В самом деле, если бы герцог увидел эту пару, он ни бы ни перед чем не остановился – продал все имущество, заложил земли, опустошил казну, – но заполучил бы дивных скакунов!
Видала я породистых коней – вельможи хвастали ими друг перед другом, покупали и продавали за бешеные деньги, – но подобных не встречала. Они были… невероятны. Другого слова я и придумать не могла. Серебристо-серые в яблоко, с белоснежными хвостами и гривами, тонконогие, с гордо выгнутыми шеями… Да на таких королю красоваться впору! Если денег хватит купить этих коней и сил – укротить и поставить под седло или вон в сани запрячь, как Ирранкэ.
– Мчатся вихрем, – обронил алий, – но своенравны, этого у них не отнять.
Один из жеребцов покосился на него и всхрапнул – не злобно, нет, предупреждающе. Мол, помалкивай, не то как бы мы с товарищем не уронили тебя на повороте…
О, похоже, он вовсе не считал алия хозяином, он не был покорным упряжным конем, отнюдь! В темных лошадиных глазах светился разум – не человеческий, но и не звериный. И я бы сто раз подумала перед тем, как протянуть руку погладить этого красавца – откусит, чего доброго!
– Где ты их раздобыл? – шепотом спросила я.
– Купил в далеких краях, – улыбнулся он краем рта. – Иди в дом, проследи, что там и как. Я, если хозяин тебе не сказал, занял его с супругой комнаты, а кто куда будет переселяться, меня не волнует – я ему достаточно заплатил. Приходите туда, и я попробую рассказать… обо всем. Что до сплетен…
– Переживем, – серьезно сказала я. – Пойду, правда, до обеда времени всего ничего, надо Дени помочь.
– Ты больше не будешь работать на кухне, – сказал Ирранкэ, не сводя взгляда с коней. – Ни ты, ни Ири. Хозяин как-то справлялся без вас, справится и теперь.
Я промолчала бы (что толку спорить с алием?), но не выдержала все же, спросила:
– Ты не боишься? Все уже поняли, что у тебя при себе много денег, ты швыряешь их не считая…
– Думаешь, кому-нибудь придет в голову, что можно их присвоить? – улыбнулся он. – И коней тоже, за них иной богач руку отдаст! Я не боюсь, Марион. Я уже очень давно ничего не боюсь. Почти ничего.
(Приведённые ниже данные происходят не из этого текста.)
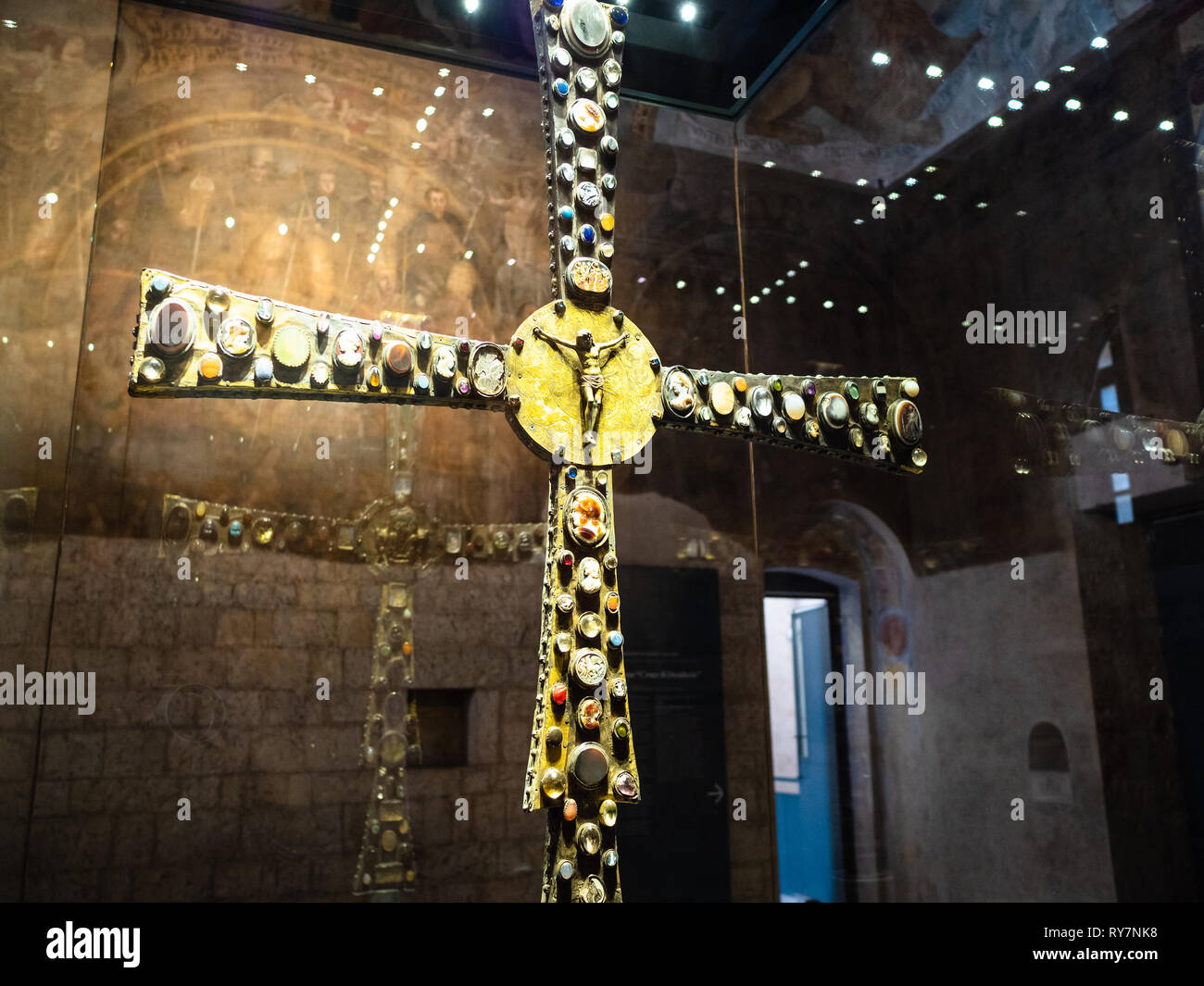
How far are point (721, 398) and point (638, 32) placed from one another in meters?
2.02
Во всяком случае, – Ирранкэ посмотрел на меня в упор, и глаза у него сейчас были черные и страшные, как заледеневший колодец, – смерть меня уж точно не страшит.
– Своя или чужая? – зачем-то уточнила я, вспомнив сказки, и он замер, а потом сказал негромко:
– В том-то и дело, что своя. И до вчерашней ночи я был уверен, что…
Ирранкэ осекся, взглянул на конюха – тот мирно подремывал на соломе, – и потянул меня наружу.
– Я жду вас, – сказал он мне на ухо, иначе не слышно было слов за воем ветра. – Не вздумай бежать, Марион, иначе дело добром не кончится.